§ Document excerpt:

## start

Once it became stable and a web interface was added, the WMF made hosting space for an online service at wmflabs. The software is open source and can still also be downloaded and installed locally. A Debian/Ubuntu Linux package is available, if you do not want to compile it yourself.

However, its functionality is not yet fully complete and it remains under active development. Programmers with Haskell skills are especially invited to contribute.

Technically, MediaWiki2LaTeX is programmed for the most part in the Haskell functional language. It can accept either raw wikitext or served html web pages as input and typically converts them to the LaTeX typesetting language as an intermediate format.

The documentation on this webpage was originally written by me, Benutzer:Dirk Huenniger. I am the main software developer of mediawiki2latex, so I probably know the technical details best. Other editors updated the manual or improved readability.

Recent changes

Bearbeiten
  • December 2019. Book Contents Page Template expansion option added.

## end

§ Given entries:
## start

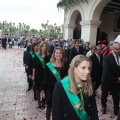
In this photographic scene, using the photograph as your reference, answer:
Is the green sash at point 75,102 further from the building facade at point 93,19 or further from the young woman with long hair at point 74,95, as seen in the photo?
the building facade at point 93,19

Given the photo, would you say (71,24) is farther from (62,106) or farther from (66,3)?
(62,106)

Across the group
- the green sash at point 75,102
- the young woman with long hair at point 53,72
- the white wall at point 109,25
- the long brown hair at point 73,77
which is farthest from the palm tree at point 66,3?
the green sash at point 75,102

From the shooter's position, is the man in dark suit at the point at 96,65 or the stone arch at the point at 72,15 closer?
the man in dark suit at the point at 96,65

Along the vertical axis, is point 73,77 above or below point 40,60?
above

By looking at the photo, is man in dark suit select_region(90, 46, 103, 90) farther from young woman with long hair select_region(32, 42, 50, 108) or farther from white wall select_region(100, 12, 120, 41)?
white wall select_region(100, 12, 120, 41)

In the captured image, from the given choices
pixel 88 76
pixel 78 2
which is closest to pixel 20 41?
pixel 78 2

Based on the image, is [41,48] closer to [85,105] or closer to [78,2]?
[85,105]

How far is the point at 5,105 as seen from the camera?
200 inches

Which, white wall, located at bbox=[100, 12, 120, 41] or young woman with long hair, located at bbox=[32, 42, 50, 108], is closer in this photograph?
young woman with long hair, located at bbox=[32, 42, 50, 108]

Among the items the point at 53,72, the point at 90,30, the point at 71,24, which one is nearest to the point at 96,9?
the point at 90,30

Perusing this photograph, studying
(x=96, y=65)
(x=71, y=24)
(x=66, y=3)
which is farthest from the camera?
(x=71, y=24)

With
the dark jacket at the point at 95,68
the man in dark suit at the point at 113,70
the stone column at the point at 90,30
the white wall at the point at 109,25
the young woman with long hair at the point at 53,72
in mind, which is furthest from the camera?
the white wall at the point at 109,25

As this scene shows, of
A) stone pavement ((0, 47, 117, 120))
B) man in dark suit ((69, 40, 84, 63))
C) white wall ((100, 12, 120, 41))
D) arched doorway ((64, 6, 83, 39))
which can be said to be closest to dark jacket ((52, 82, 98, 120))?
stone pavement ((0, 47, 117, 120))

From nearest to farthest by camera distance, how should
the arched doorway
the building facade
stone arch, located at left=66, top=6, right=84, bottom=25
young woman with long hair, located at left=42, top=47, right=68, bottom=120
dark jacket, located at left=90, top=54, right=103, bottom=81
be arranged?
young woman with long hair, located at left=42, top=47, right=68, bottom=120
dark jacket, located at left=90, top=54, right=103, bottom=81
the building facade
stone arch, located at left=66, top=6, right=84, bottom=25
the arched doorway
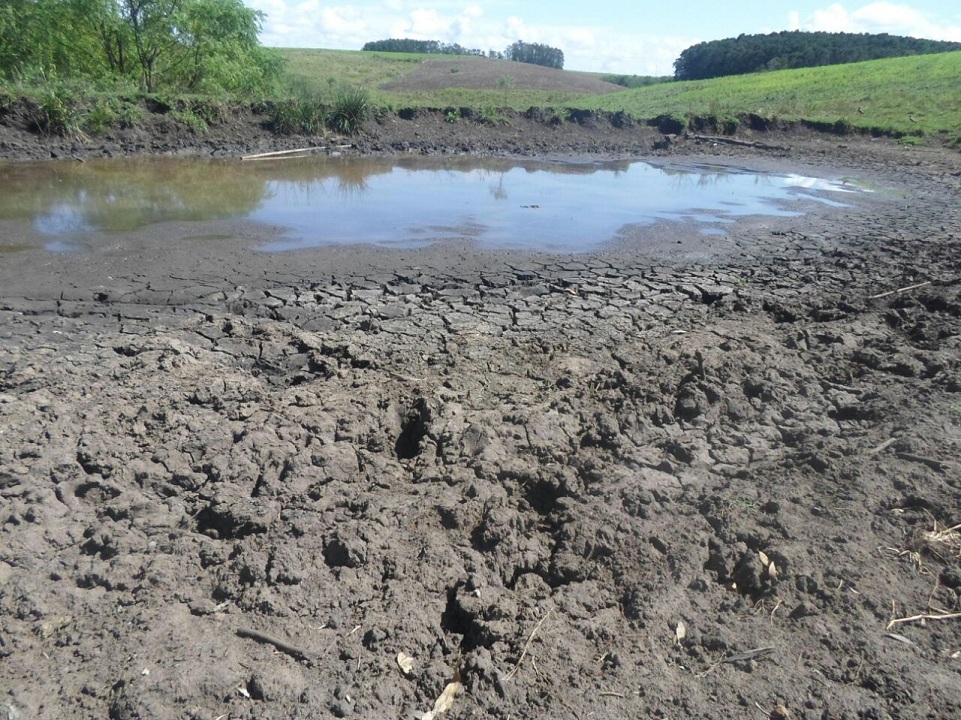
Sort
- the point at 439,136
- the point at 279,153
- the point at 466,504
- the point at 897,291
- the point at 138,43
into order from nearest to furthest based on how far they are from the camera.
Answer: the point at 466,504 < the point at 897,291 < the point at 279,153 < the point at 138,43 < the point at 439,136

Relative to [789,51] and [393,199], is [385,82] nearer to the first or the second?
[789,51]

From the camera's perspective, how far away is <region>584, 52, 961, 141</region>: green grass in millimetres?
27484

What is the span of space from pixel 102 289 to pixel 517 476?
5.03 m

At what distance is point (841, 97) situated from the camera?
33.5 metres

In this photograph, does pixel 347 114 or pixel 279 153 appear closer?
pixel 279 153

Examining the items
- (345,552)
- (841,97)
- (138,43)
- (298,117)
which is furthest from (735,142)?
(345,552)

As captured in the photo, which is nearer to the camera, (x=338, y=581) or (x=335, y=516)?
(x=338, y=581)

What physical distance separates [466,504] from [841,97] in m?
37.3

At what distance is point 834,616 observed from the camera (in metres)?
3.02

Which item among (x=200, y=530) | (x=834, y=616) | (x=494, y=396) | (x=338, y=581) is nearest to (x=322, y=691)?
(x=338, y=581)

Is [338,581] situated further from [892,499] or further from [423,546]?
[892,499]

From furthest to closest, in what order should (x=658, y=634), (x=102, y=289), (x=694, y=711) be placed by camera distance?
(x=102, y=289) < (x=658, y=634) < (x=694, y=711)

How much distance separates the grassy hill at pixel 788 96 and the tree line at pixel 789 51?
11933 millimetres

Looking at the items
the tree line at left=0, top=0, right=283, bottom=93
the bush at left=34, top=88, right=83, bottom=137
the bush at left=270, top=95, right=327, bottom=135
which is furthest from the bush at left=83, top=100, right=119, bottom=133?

## end
## start

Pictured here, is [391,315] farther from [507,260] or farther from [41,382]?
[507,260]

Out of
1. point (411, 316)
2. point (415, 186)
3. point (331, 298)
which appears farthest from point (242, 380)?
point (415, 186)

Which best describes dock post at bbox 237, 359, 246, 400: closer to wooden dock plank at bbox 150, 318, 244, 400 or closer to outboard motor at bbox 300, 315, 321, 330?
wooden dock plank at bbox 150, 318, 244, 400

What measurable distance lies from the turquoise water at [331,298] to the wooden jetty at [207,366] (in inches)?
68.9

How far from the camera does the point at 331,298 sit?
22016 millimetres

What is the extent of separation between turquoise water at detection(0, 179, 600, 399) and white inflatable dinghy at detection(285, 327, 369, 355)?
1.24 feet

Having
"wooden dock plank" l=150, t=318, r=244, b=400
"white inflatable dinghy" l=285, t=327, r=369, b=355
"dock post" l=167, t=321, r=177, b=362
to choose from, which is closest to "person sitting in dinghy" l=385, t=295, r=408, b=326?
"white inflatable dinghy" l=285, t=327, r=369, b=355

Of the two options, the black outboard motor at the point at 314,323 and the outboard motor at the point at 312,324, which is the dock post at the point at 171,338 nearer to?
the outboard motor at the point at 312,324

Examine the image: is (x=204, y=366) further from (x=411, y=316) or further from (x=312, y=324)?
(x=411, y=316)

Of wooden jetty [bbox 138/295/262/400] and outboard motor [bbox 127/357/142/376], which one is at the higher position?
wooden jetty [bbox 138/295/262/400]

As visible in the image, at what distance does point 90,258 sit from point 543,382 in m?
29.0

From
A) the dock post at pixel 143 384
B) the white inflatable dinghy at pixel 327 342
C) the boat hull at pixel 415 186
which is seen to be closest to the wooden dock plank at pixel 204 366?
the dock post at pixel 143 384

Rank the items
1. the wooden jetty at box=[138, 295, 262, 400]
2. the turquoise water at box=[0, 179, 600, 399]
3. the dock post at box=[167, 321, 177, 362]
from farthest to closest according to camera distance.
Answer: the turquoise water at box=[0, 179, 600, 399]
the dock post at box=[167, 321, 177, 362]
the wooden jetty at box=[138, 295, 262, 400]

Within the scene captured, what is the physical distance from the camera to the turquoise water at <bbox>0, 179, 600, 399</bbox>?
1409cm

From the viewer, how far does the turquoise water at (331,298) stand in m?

## end

§ Exercise description: Reproduce the MediaWiki2LaTeX excerpt in full, word for word. The lines above have no connection to the MediaWiki2LaTeX excerpt.

§ Task answer:
Once it became stable and a web interface was added, the WMF made hosting space for an online service at wmflabs. The software is open source and can still also be downloaded and installed locally. A Debian/Ubuntu Linux package is available, if you do not want to compile it yourself.

However, its functionality is not yet fully complete and it remains under active development. Programmers with Haskell skills are especially invited to contribute.

Technically, MediaWiki2LaTeX is programmed for the most part in the Haskell functional language. It can accept either raw wikitext or served html web pages as input and typically converts them to the LaTeX typesetting language as an intermediate format.

The documentation on this webpage was originally written by me, Benutzer:Dirk Huenniger. I am the main software developer of mediawiki2latex, so I probably know the technical details best. Other editors updated the manual or improved readability.

Recent changes

Bearbeiten
  • December 2019. Book Contents Page Template expansion option added.